Conclusion: Editor's Outlook (Future Outlook)
This paper goes beyond mere technical optimization to provide an important starting point for the democratization of generative AI.
First, a dramatic reduction in fine-tuning costs. Previously, fine-tuning diffusion models to human intent required massive computing resources. However, using the method proposed in this paper, models can be personalized quickly with relatively few resources. This opens the door for small and medium-sized businesses and individual researchers to have their own high-quality generation models.
Second, a shift from 'data-centric' to 'evaluation-centric'. Until now, the focus has been on collecting tens of thousands of high-quality datasets to create good images.

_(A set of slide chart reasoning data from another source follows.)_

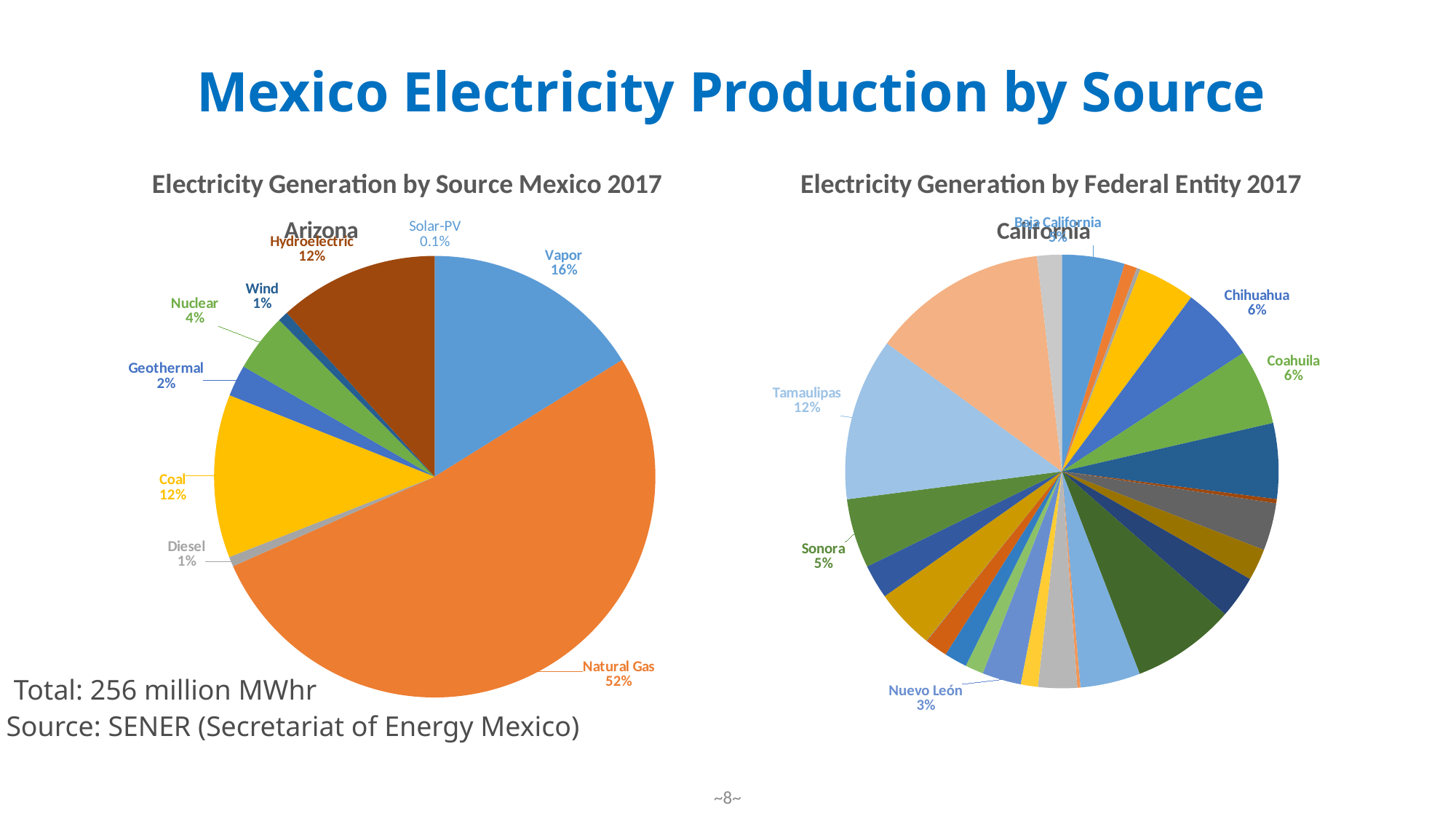
In the 'Electricity Generation by Federal Entity 2017' chart, what is the value for Chihuahua? 6% In the 'Electricity Generation by Source Mexico 2017' chart, what share does Natural Gas have? 52% In the 'Electricity Generation by Source Mexico 2017' chart, which is larger, Nuclear or Geothermal? Nuclear In the 'Electricity Generation by Source Mexico 2017' chart, what is the value for Vapor? 16% In the 'Electricity Generation by Source Mexico 2017' chart, which source has the largest share? Natural Gas In the 'Electricity Generation by Federal Entity 2017' chart, which is larger, Sonora or Nuevo León? Sonora In the 'Electricity Generation by Federal Entity 2017' chart, what is the value for Tamaulipas? 12% In the 'Electricity Generation by Source Mexico 2017' chart, what is the difference between the Vapor share and the Coal share? 4 percentage points How many sources are shown in the 'Electricity Generation by Source Mexico 2017' pie chart? 9 What kind of chart is the 'Electricity Generation by Source Mexico 2017' chart? Pie chart In the 'Electricity Generation by Federal Entity 2017' chart, what is the difference between the Tamaulipas share and the Sonora share? 7 percentage points In the 'Electricity Generation by Source Mexico 2017' chart, which source has the smallest share? Solar-PV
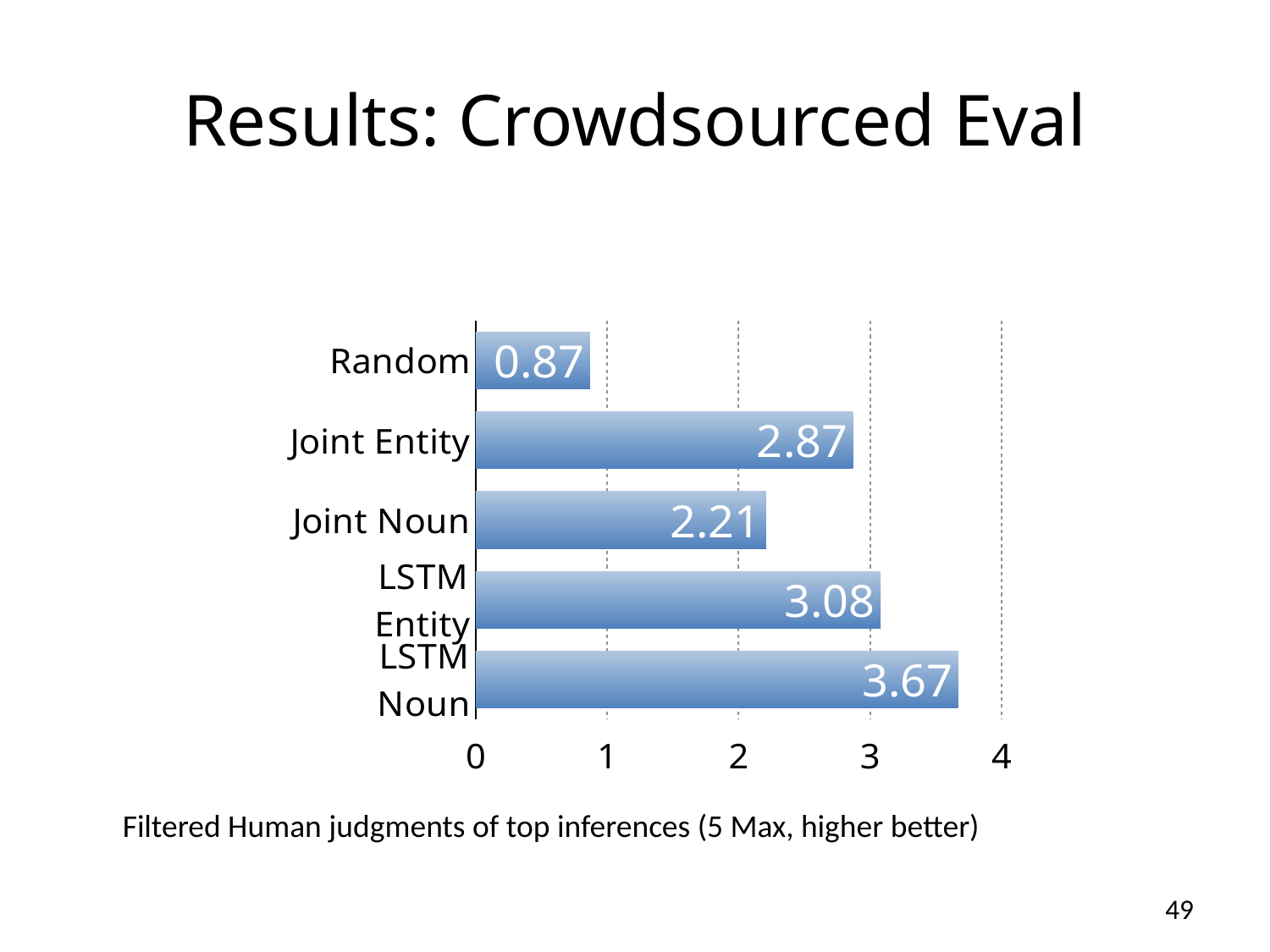
What is the value for Random? 0.87 What is the value for Joint Entity? 2.87 How many categories are shown in the chart? 5 What is the difference between the values for LSTM Noun and LSTM Entity? 0.59 Which category has the lowest value? Random What is the value for Joint Noun? 2.21 Is the value for LSTM Entity greater or less than 3? greater What is the title of the slide containing the chart? Results: Crowdsourced Eval What kind of chart is shown on the slide? bar chart What is the value for LSTM Noun? 3.67 Which category has the highest value? LSTM Noun Which is larger, the value for Joint Entity or the value for Joint Noun? Joint Entity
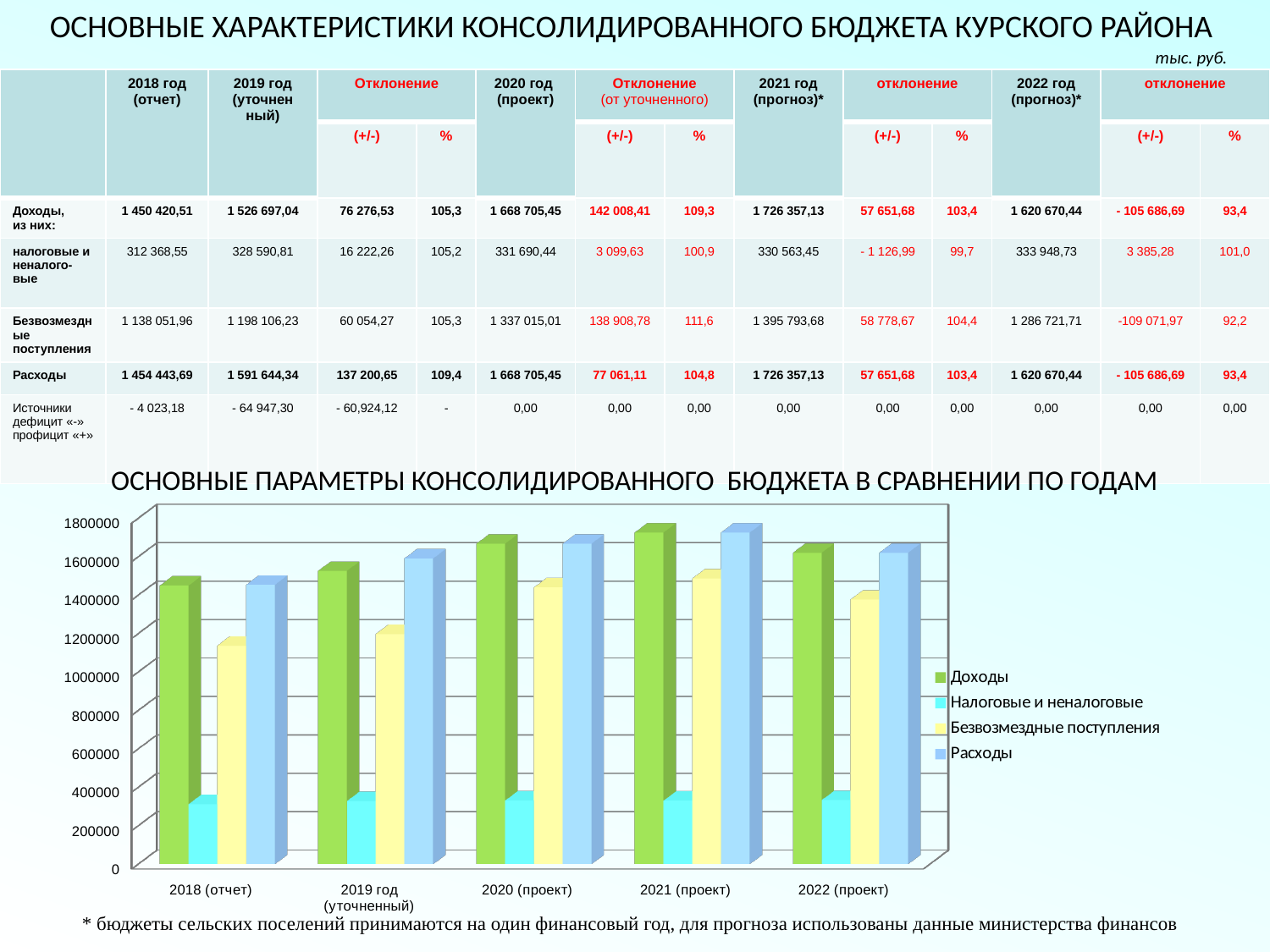
In which year is the Безвозмездные поступления bar the lowest? 2018 (отчет) In which year is the Доходы bar the lowest? 2018 (отчет) Is the value of Безвозмездные поступления for 2020 (проект) greater or less than 1400000? greater How many year categories are shown on the x axis of the chart? 5 How many series does the chart legend list? 4 What kind of chart is shown on the slide? bar chart How do the Доходы values change from 2018 (отчет) to 2021 (проект)? they rise Which colour represents the Расходы series in the chart? light blue For 2019 год (уточненный), which is larger: Доходы or Расходы? Расходы Is the value of Расходы for 2021 (проект) greater or less than 1600000? greater Is the value of Налоговые и неналоговые for 2018 (отчет) greater or less than 400000? less In which year is the Доходы bar the highest? 2021 (проект)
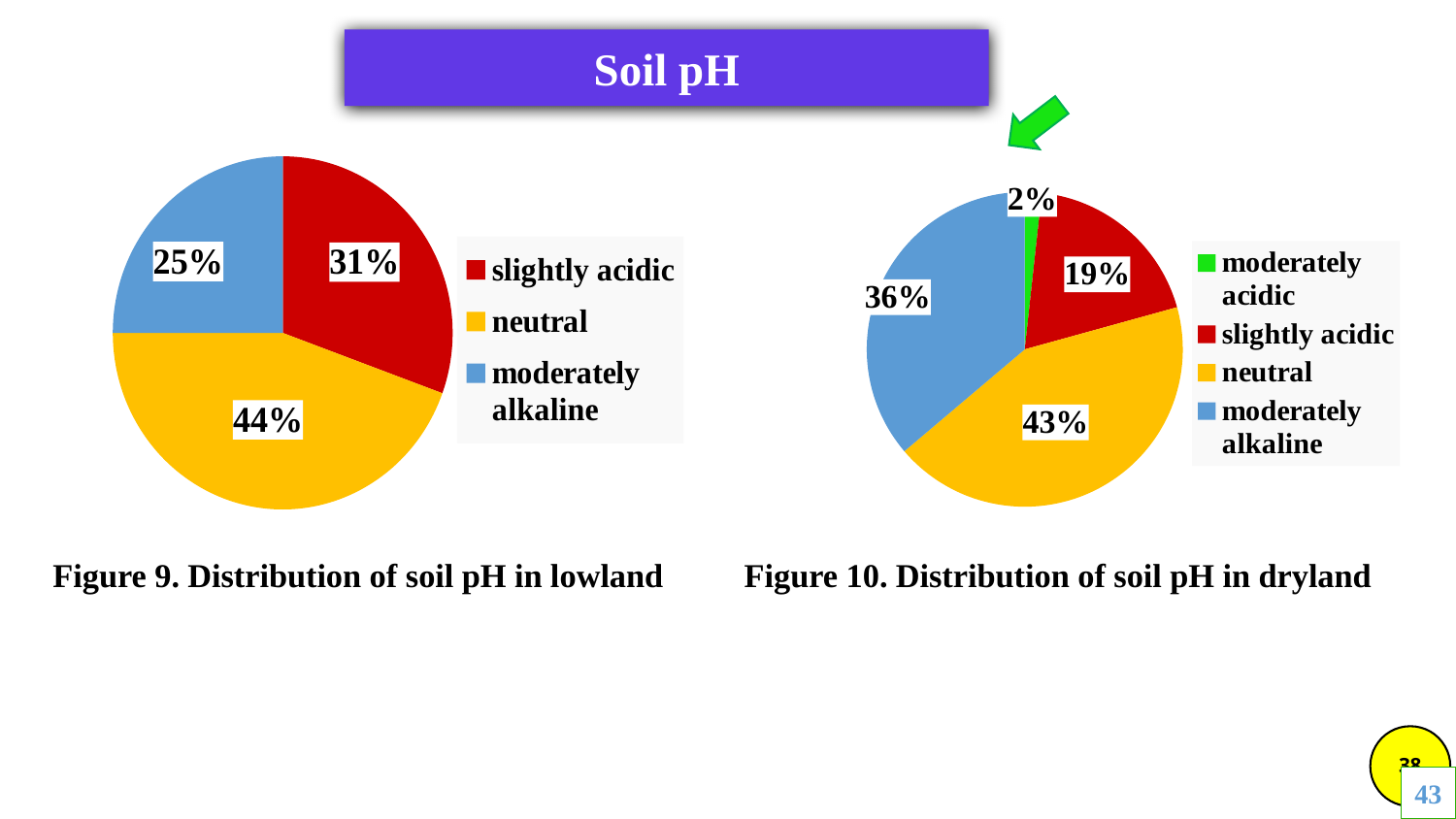
In the Figure 10 dryland pie chart, what share is moderately acidic? 2% In the Figure 9 lowland pie chart, how many categories does the legend list? 3 In the Figure 10 dryland pie chart, how many categories does the legend list? 4 In the Figure 9 lowland pie chart, what share is neutral? 44% In the Figure 10 dryland pie chart, what colour represents moderately acidic? green In the Figure 9 lowland pie chart, what share is slightly acidic? 31% In the Figure 10 dryland pie chart, which is larger, slightly acidic or moderately alkaline? moderately alkaline In the Figure 10 dryland pie chart, what share is moderately alkaline? 36% In the Figure 9 lowland pie chart, what is the difference between the neutral and slightly acidic shares? 13% What type of chart is used in Figure 9 and Figure 10? pie chart In the Figure 10 dryland pie chart, which category has the largest share? neutral In the Figure 9 lowland pie chart, which category has the smallest share? moderately alkaline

However, once this technology is commercialized, designing a good reward function that judges "what makes a good image?" will become more important than collecting datasets.
In conclusion, the insight of this paper - "Don't change the textbook (Loss), change the exam method (Likelihood Estimation)" - is very likely to become the standard in the vision AI field going forward. This is a must-read study for engineers thinking about efficient AI modeling.

References
- Choi et al., "Rethinking the Design Space of Reinforcement Learning for Diffusion Models: On the Importance of Likelihood Estimation Beyond Loss Design", arXiv:2602.04663, 2026.